LE SPESE AMMISSIBILI E FINANZIABILI

sono rispettivamente: 

1. Creazione e sviluppo di una Piattaforma propria oppure utilizzo di un market place

  • creazione, acquisizione e configurazione della piattaforma;
  • componenti hardware e software;
  • estensioni componenti software per ampliare le funzionalità (es.  software per la gestione degli ordini, circuiti di pagamento, servizi cloud, integrazioni con ERP, CRM, AI e realtà aumentata);
  • creazione e configurazione app;
  • spese di avvio dell’utilizzo di un market place.

2. Investimenti per una Piattaforma propria oppure per un market place

  • spese di hosting del dominio della piattaforma;
  • commissioni per utilizzo della piattaforma oppure di un market place;
  • spese per investimenti in sicurezza dei dati e della piattaforma;
  • aggiunta di contenuti e soluzioni grafiche;
  • spese per lo sviluppo del monitoraggio accessi alla piattaforma;
  • spese per lo sviluppo di analisi e tracciamento dati di navigazione;
  • consulenze finalizzate allo sviluppo e/o alla modifica della piattaforma;
  • registrazione, omologazione e per la tutela del marchio;
  • spese per certificazioni internazionali di prodotto.

3. Spese promozionali e formazione relative al progetto 

  • spese per l’indicizzazione della piattaforma oppure del market place;
  • spese per web marketing;
  • spese per comunicazione;
  • formazione del personale interno adibito alla gestione/funzionamento della piattaforma.

4. Spese consulenziali professionali per le verifiche di conformità alla normativa ambientale nazionale.

5. Spese per consulenze finalizzate alla presentazione e gestione della richiesta di Intervento Agevolativo per un valore fino a un massimo del 5% dell’importo deliberato.

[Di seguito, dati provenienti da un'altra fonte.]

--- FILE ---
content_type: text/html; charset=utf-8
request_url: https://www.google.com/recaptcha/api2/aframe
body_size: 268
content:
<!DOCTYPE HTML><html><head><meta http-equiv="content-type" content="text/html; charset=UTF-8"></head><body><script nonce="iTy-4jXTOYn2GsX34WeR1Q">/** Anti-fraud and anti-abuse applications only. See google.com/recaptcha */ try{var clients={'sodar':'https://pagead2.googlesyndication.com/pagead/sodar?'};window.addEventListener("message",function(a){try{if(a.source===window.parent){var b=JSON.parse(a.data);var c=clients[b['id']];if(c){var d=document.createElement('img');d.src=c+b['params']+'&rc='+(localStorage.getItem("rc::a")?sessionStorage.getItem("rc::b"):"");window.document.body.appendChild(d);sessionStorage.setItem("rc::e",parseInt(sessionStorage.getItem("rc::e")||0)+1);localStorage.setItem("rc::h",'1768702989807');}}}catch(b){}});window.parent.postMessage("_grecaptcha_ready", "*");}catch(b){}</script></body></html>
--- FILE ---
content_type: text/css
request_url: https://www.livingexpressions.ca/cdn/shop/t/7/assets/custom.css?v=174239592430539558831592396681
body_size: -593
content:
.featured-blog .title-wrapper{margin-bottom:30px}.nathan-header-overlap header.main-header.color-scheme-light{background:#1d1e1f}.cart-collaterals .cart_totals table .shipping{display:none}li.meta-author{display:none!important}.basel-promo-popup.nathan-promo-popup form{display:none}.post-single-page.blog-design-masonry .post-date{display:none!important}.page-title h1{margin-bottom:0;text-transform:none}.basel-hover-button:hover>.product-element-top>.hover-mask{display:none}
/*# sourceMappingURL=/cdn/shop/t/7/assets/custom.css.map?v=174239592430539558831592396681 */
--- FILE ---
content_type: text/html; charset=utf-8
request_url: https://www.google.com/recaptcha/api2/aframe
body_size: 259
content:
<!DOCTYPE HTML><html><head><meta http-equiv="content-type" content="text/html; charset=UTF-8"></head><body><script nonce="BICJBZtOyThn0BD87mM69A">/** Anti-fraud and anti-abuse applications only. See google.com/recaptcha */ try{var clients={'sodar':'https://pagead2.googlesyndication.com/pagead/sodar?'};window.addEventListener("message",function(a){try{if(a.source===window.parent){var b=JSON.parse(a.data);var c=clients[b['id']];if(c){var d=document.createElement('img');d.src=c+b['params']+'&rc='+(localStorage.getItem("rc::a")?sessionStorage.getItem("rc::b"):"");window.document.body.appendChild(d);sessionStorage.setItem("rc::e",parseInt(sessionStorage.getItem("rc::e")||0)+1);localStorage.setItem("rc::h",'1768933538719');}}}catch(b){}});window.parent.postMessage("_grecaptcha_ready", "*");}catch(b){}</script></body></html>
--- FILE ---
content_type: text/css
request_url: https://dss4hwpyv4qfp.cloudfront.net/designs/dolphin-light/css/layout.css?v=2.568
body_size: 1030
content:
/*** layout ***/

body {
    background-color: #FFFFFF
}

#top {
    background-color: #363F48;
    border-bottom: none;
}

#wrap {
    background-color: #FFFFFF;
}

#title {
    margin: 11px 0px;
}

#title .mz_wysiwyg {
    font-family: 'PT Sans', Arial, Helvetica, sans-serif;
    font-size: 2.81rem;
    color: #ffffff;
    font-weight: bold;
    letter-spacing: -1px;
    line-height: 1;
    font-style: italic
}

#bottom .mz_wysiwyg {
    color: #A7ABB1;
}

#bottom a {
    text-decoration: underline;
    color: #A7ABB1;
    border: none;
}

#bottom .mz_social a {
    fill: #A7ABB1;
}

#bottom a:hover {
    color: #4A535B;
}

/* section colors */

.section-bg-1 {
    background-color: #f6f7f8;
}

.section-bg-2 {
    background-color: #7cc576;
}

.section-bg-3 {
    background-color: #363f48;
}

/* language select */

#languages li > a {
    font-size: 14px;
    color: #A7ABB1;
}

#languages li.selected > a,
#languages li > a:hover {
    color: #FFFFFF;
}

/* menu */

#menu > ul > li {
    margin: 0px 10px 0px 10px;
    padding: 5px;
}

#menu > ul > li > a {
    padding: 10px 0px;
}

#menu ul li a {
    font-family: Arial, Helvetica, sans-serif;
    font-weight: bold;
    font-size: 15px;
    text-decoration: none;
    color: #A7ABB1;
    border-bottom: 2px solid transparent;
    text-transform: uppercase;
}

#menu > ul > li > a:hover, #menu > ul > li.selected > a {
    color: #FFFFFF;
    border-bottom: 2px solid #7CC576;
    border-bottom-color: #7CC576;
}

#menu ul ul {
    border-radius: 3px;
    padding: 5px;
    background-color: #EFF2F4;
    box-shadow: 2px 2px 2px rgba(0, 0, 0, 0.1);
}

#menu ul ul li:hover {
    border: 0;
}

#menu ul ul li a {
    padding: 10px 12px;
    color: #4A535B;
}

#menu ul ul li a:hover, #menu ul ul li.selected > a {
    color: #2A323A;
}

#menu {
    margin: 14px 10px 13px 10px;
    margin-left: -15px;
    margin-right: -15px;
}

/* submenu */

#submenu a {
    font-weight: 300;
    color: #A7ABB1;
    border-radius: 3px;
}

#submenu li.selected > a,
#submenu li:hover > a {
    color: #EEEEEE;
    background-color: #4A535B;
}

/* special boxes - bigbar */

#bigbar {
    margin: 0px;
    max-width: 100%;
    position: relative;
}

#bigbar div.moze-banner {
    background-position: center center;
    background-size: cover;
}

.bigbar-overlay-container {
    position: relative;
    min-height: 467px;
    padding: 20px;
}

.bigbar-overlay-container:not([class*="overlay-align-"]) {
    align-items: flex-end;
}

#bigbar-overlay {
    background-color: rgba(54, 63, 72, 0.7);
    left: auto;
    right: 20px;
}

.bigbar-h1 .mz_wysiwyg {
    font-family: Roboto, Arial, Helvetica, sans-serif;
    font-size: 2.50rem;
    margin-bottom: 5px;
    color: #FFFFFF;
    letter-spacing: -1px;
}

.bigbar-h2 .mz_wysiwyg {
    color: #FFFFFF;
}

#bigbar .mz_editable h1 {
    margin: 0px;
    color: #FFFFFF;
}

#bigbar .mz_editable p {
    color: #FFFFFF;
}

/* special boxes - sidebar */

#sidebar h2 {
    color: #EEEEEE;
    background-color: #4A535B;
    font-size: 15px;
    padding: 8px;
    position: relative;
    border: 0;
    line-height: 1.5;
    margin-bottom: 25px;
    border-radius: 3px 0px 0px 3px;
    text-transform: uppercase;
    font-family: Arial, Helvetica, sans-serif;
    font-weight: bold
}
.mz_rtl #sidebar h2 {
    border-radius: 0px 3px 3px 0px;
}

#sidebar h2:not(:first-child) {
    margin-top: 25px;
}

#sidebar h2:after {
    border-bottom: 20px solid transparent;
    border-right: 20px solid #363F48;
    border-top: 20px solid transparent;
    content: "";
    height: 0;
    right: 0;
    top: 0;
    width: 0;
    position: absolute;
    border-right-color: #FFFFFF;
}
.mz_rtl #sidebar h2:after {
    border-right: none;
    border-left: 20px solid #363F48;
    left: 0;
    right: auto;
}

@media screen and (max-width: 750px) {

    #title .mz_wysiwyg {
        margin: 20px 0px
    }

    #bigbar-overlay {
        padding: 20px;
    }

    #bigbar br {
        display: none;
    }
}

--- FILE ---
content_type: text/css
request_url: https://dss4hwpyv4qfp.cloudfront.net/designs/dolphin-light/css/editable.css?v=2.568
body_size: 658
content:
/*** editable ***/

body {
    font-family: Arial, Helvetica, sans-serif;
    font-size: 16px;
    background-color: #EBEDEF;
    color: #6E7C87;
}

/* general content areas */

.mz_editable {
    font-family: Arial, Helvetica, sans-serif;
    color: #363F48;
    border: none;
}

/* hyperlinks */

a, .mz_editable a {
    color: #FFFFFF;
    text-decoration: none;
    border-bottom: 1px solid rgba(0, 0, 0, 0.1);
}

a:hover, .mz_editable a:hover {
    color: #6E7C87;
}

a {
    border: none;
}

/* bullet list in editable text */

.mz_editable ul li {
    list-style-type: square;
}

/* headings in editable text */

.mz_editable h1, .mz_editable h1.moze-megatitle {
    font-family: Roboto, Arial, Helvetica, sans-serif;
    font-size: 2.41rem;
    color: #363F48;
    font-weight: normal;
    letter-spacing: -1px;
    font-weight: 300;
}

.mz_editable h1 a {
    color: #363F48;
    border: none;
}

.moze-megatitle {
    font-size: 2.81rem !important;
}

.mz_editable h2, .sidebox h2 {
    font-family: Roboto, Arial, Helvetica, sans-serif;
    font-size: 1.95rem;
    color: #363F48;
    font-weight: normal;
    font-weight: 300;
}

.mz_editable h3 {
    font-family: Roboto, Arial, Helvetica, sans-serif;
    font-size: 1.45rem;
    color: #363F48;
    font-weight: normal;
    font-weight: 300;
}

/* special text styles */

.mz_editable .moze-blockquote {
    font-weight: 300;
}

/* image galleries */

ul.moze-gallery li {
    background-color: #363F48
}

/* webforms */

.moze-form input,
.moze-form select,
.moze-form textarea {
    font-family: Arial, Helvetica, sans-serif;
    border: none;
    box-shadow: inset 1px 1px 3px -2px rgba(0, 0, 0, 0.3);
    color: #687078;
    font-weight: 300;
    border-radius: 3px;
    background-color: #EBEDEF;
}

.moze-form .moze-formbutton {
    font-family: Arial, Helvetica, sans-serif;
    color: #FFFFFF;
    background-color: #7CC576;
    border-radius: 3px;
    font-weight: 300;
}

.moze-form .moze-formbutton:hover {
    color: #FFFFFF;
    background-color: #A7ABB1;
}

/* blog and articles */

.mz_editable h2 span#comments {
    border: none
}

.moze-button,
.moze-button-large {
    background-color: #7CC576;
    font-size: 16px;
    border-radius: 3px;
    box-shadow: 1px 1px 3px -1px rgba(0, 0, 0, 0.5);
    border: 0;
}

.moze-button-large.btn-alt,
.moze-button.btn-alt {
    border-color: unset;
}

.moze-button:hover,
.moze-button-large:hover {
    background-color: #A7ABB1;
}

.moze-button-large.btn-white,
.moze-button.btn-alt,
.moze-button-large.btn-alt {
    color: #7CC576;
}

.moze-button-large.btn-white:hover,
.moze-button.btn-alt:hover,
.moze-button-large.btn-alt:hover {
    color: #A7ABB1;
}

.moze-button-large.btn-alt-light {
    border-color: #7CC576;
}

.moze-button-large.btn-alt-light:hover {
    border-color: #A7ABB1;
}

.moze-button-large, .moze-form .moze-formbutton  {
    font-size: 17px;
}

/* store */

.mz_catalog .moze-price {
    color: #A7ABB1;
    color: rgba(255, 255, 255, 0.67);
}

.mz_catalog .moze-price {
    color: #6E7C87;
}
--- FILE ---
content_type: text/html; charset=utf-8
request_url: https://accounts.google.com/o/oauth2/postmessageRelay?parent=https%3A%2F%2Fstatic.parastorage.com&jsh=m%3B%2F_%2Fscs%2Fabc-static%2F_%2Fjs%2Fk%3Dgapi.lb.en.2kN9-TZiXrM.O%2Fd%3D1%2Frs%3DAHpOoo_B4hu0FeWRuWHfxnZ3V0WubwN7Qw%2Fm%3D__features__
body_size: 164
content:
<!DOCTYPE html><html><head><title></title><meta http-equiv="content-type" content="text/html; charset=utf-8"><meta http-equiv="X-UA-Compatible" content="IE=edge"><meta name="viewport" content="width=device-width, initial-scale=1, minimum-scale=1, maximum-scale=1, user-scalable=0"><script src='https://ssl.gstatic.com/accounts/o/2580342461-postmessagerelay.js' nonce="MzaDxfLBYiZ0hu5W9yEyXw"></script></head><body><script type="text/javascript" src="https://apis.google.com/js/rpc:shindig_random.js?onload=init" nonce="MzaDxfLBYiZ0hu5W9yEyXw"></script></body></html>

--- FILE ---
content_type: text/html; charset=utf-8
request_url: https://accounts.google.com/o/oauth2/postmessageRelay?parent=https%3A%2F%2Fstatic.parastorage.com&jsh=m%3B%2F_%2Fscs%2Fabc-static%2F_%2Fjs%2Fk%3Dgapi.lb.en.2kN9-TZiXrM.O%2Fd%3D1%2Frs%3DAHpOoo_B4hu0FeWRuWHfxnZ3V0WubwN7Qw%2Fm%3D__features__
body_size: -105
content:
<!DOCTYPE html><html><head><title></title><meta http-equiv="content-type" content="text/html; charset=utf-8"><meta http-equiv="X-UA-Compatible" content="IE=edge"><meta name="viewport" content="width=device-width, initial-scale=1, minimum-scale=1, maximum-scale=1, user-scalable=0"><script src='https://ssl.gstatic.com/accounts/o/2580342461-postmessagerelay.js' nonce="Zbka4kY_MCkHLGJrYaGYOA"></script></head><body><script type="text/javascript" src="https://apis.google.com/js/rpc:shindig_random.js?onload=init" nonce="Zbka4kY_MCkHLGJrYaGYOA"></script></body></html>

Il riconoscimento delle suddette spese è subordinato alla preventiva trasmissione a SIMEST del contratto e della dichiarazione di indipendenza del consulente, in fase di presentazione della domanda e/o nelle fasi successive del finanziamento.

Le spese delle voci 1 e 2 devono rappresentare almeno il 50% dell’Intervento Agevolativo e devono riguardare la distribuzione di propri beni o servizi prodotti in Italia o con marchio italiano.

SPESE ESCLUSE

Sono comunque escluse dalle Spese Ammissibili le seguenti spese:

  • spese per attività connesse all’esportazione, ossia le attività direttamente collegate ai quantitativi esportati (ivi incluso, inter alia, le commissioni legate al venduto), alla costituzione e gestione di una rete di distribuzione, o le spese correnti connesse con l’attività di esportazione;
  • spese direttamente connesse all’attività commerciale (es. attività di assistenza postvendita, trasporto, e stoccaggio merci) e spese direttamente connesse alla vendita;
  • spese relative ad attività correnti dell’Impresa Richiedente (quali a titolo esemplificativo le spese relative al personale dell’Impresa Richiedente o di soggetti riferibili all’Impresa Richiedente quali esponenti o soci dell’impresa Richiedente). 
  • spese non conformi all’utilizzo dell’Intervento Agevolativo rispetto alle previsioni sul cumulo previste dal regolamento (UE) n. 1407/2013 “de minimis”;
  • spese per consulenze continuative o periodiche, ovvero a copertura di costi di esercizio ordinari dell’impresa connessi ad attività regolari, quali la consulenza fiscale, la consulenza legale o la pubblicità;
  • spese connesse ai settori esclusi di cui alle Esclusioni;
  • spese oggetto di altra agevolazione pubblica non cumulabili; 
  • spese non conformi ai requisiti della presente Circolare, ovvero non pertinenti al Programma.